TEXT FOR ANALYSIS:
Re: [DISCUSS] FLIP-434: Support optimizations for pre-partitioned data sources

2024-03-21 Thread lorenzo . affetti
Hello Jeyhun,
I really like the proposal and definitely makes sense to me.

I have a couple of nits here and there:

For the interface `SupportsPartitioning`, why returning `Optional`?
If one decides to implement that, partitions must exist (at maximum, return and 
empty list). Returning `Optional` seem just to complicate the logic of the code 
using that interface.

I foresee the using code doing something like: "if the source supports 
partitioning, get the partitions, but if they don't exist, raise a runtime 
exception". Let's simply make that safe at compile time and guarantee the code 
that partitions exist.

Another thing is that you show Hive-like partitioning in your FS structure, do 
you think it makes sense to add a note about auto-discovery of partitions?

In other terms, it looks a bit counterintuitive that the user implementing the 
source has to specify which partitions exist statically (and they can change at 
runtime), while the source itself knows the data provider and can directly 
implement a method `discoverPartitions`. Then Flink would take care of invoking 
that method when needed.
On Mar 15, 2024 at 22:09 +0100, Jeyhun Karimov , wrote:
> Hi Benchao,
>
> Thanks for your comments.
>
> 1. What the parallelism would you take? E.g., 128 + 256 => 128? What
> > if we cannot have a good greatest common divisor, like 127 + 128,
> > could we just utilize one side's pre-partitioned attribute, and let
> > another side just do the shuffle?

WHAT TO DO:
**1)** Using the FLIP-434 thread, answer these:
(a) Which interface does the writer say should not return `Optional`?
(b) What name does the writer suggest for a method the source could implement itself?
(c) In the quoted reply, which pair of numbers is given as an example that lacks a good greatest common divisor?
**2)** Copy the FLIP-434 thread word for word, starting at "Another thing is" and ending at "auto-discovery of partitions?".
**3)** Write the next part of the FLIP-434 thread, picking up after its final line.
The data after this point comes from a different source than the FLIP-434 thread.

(Spatial localization data)
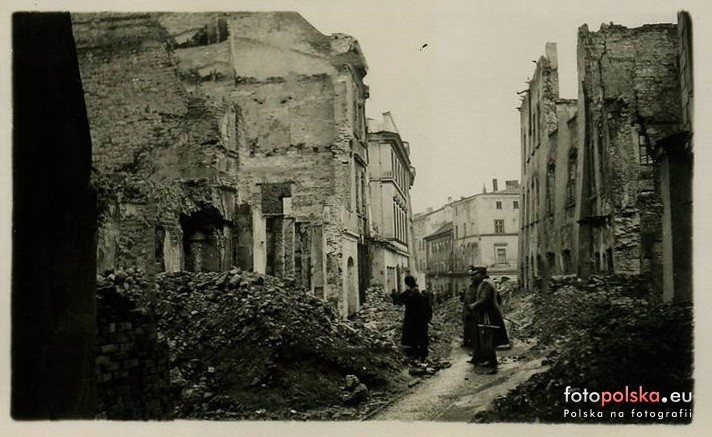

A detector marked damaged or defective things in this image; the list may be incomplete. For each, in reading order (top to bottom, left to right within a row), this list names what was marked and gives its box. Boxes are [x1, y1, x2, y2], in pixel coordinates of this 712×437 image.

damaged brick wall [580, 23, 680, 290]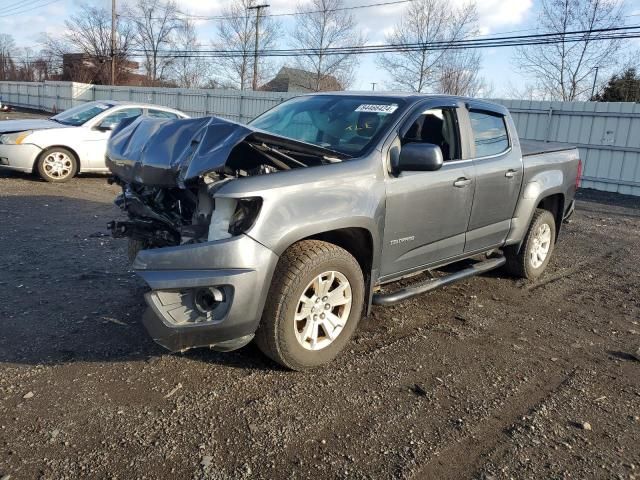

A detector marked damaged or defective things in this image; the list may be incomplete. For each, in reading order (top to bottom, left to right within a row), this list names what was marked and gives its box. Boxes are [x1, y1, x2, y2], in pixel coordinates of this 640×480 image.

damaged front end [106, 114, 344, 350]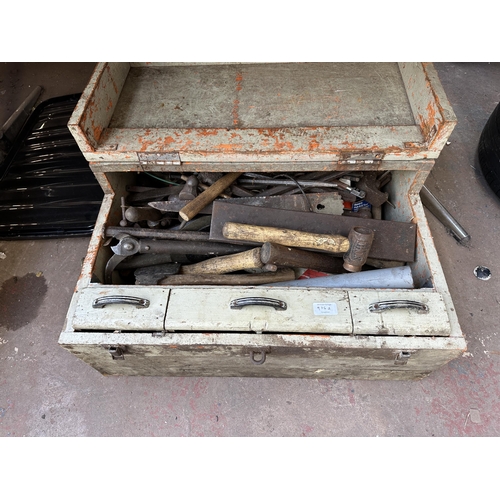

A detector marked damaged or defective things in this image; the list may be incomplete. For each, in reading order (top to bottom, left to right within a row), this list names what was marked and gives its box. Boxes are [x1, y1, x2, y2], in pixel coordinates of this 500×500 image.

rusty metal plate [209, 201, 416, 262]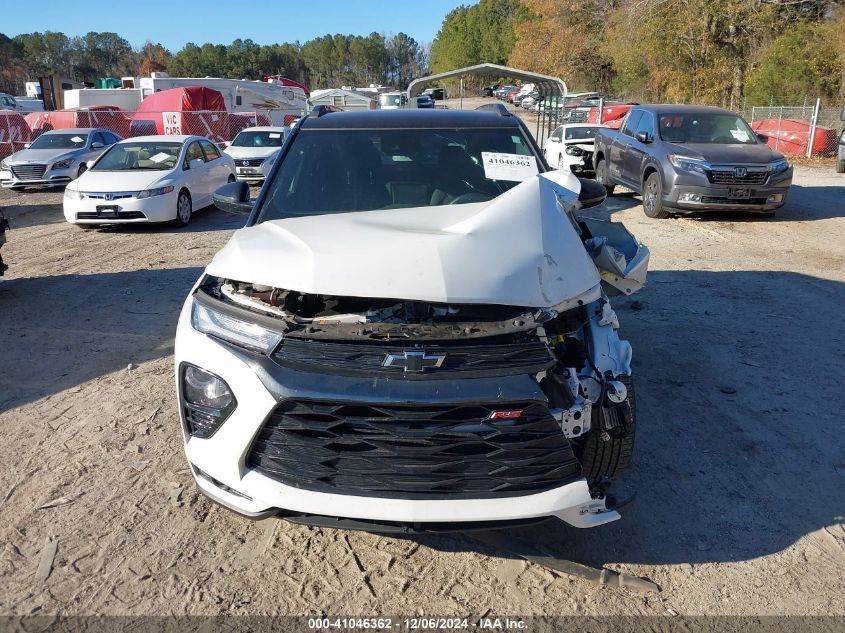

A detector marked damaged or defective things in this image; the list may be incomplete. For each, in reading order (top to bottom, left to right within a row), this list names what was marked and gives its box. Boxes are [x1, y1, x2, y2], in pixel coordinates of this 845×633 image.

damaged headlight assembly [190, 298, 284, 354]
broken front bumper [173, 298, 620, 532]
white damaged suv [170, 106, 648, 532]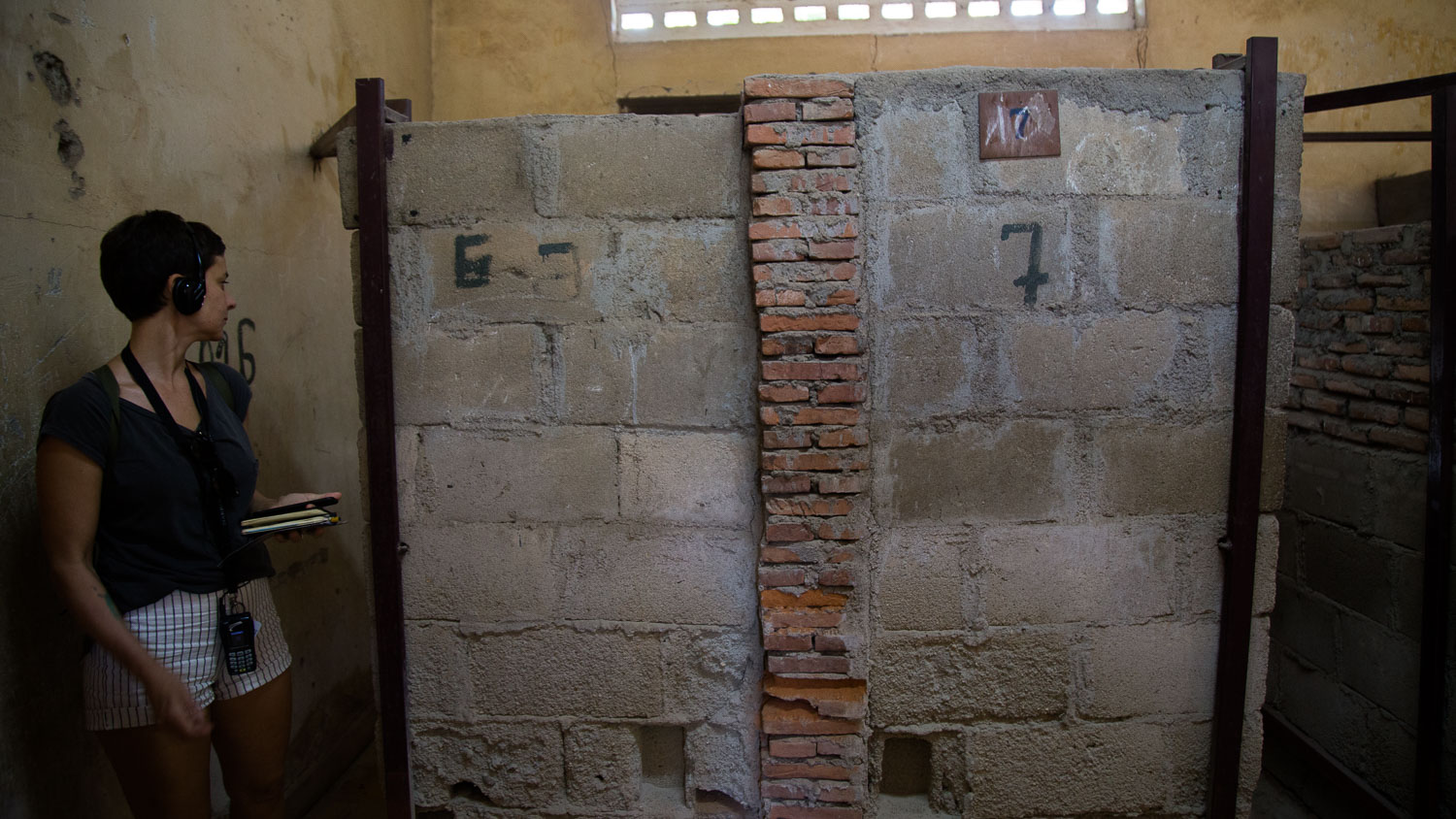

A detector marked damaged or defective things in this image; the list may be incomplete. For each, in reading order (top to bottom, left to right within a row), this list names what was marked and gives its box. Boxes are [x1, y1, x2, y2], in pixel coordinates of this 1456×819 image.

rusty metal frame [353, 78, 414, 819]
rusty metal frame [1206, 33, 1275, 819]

==

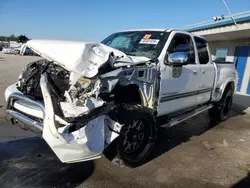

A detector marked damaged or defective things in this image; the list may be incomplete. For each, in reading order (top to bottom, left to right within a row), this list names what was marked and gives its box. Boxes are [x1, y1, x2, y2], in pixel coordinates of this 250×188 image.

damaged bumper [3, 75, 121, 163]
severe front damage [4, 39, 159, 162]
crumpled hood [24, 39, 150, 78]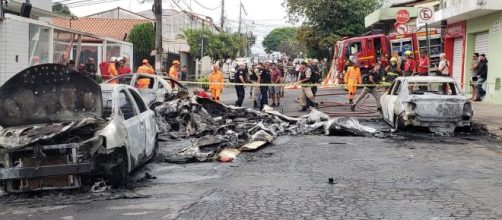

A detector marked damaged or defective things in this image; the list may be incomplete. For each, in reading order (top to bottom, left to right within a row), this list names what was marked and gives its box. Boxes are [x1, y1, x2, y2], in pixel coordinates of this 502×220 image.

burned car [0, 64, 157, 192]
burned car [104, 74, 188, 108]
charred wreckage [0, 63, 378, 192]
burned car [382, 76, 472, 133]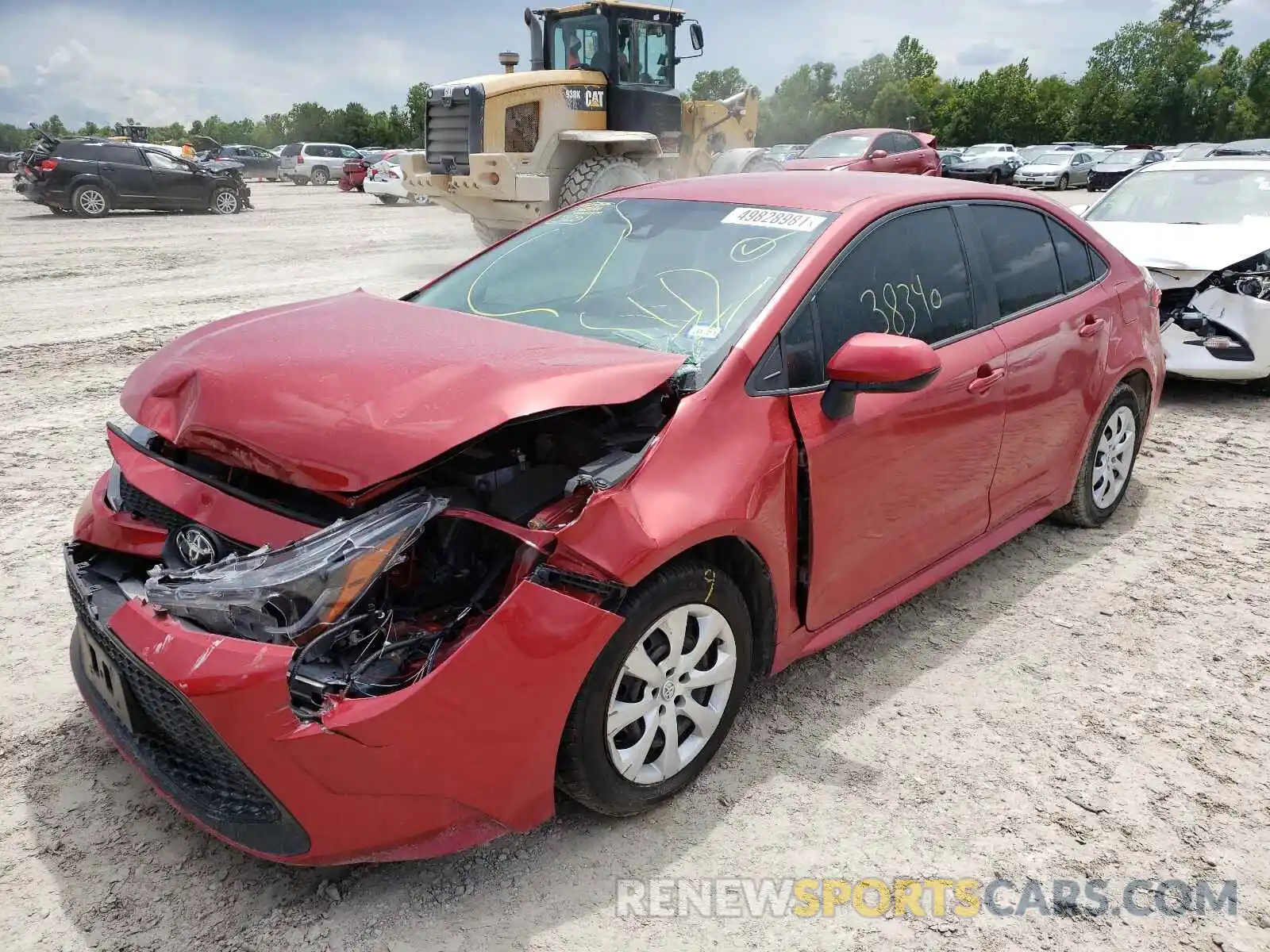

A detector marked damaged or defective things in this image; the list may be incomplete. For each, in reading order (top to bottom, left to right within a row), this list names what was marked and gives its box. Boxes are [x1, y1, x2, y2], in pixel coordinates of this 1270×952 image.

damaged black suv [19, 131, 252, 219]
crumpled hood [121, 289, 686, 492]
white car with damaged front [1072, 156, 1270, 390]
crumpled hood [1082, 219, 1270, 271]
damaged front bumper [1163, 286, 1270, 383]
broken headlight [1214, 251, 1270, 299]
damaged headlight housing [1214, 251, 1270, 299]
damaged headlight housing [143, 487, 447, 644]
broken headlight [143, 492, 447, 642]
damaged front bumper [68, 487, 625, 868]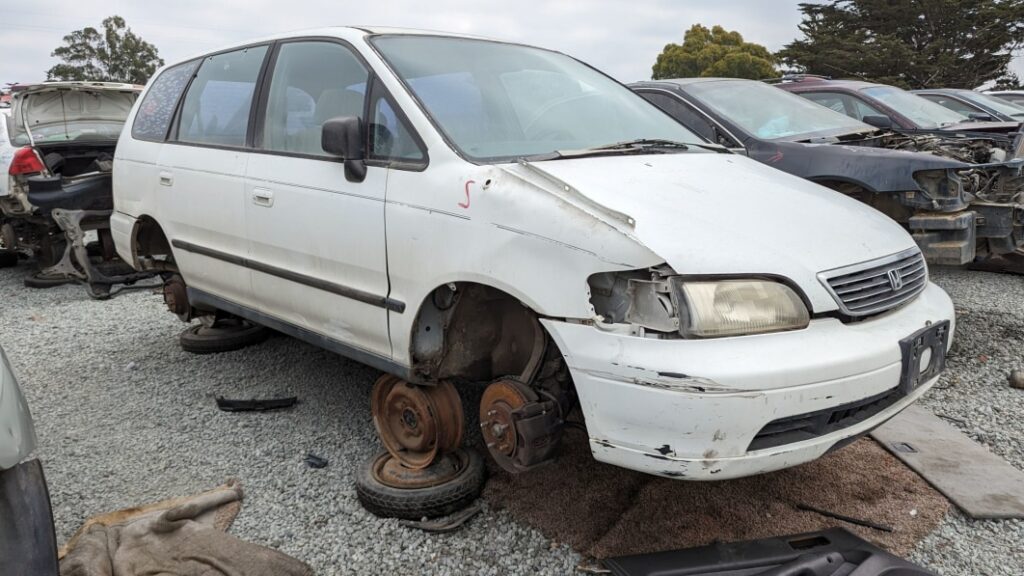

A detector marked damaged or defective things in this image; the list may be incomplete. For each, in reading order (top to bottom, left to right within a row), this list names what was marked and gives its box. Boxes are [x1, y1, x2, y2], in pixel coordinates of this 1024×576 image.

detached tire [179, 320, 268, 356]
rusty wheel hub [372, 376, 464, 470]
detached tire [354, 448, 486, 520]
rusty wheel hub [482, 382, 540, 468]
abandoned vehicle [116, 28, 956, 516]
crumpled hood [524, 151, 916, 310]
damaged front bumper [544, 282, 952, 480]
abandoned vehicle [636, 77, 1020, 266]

RESPONSES IN ORDER:
**1)**
(a) `SupportsPartitioning`
(b) `discoverPartitions`
(c) 127 + 128

**2)**
Another thing is that you show Hive-like partitioning in your FS structure, do 
you think it makes sense to add a note about auto-discovery of partitions?

**3)**
>
>
> There are two cases we need to consider:
>
> 1. Static Partition (no partitions are added during the query execution) is
> enabled AND both sources implement "SupportsPartitionPushdown"
>
> In this case, we are sure that no new partitions will be added at runtime.
> So, we have a chance equalize both sources' partitions and parallelism, IFF
> both sources implement "SupportsPartitionPushdown" interface.
> To achieve so, first we will fetch the existing partitions from source1
> (say p_s1) and from source2 (say p_s2).
> Then, we find the intersection of these two partition sets (say
> p_intersect) and pushdown these partitions:
>
> SupportsPartitionPushDown::applyPartitions(p_intersect) // make sure that
> only specific partitions are read
> SupportsPartitioning::applyPartitionedRead(p_intersect) // partitioned read
> with filtered partitions
>
> Lastly, we need to change the parallelism of 1) source1, 2) source2, and 3)
> all of their downstream operators until (and including) their first common
> ancestor (e.g., join) to be equal to the number of partitions (size of
> p_intersect).
>
> 2. All other cases
>
> In all other cases, the parallelism of both sources and their downstream
> operators until their common ancestor would be equal to the MIN(p_s1,
> p_s2).
> That is, minimum of the partition size of source1 and partition size of
> source2 will be selected as the parallelism.
> Coming back to your example, if source1 parallelism is 127 and source2
> parallelism is 128, then we will first check the partition size of source1
> and source2.
> Say partition size of source1 is 100 and partition size of source2 is 90.
> Then, we would set the parallelism for source1, source2, and all of their
> downstream operators until (and including) the join operator
> to 90 (min(100, 90)).
> We also plan to implement a cost based decision instead of the rule-based
> one (the ones explained above - MIN rule).
> One possible result of the cost based estimation is to keep the partitions
> on one side and perform the shuffling on another source.
>
>
>
> 2. In our current shuffle remove design (FlinkExpandConversionRule),
> > we don't consider parallelism, we just remove unnecessary shuffles
> > according to the distribution columns. After this FLIP, the
> > parallelism may be bundled with source's partitions, then how will
> > this optimization accommodate with FlinkExpandConversionRule, will you
> > also change downstream operator's parallelisms if we want to also
> > remove subsequent shuffles?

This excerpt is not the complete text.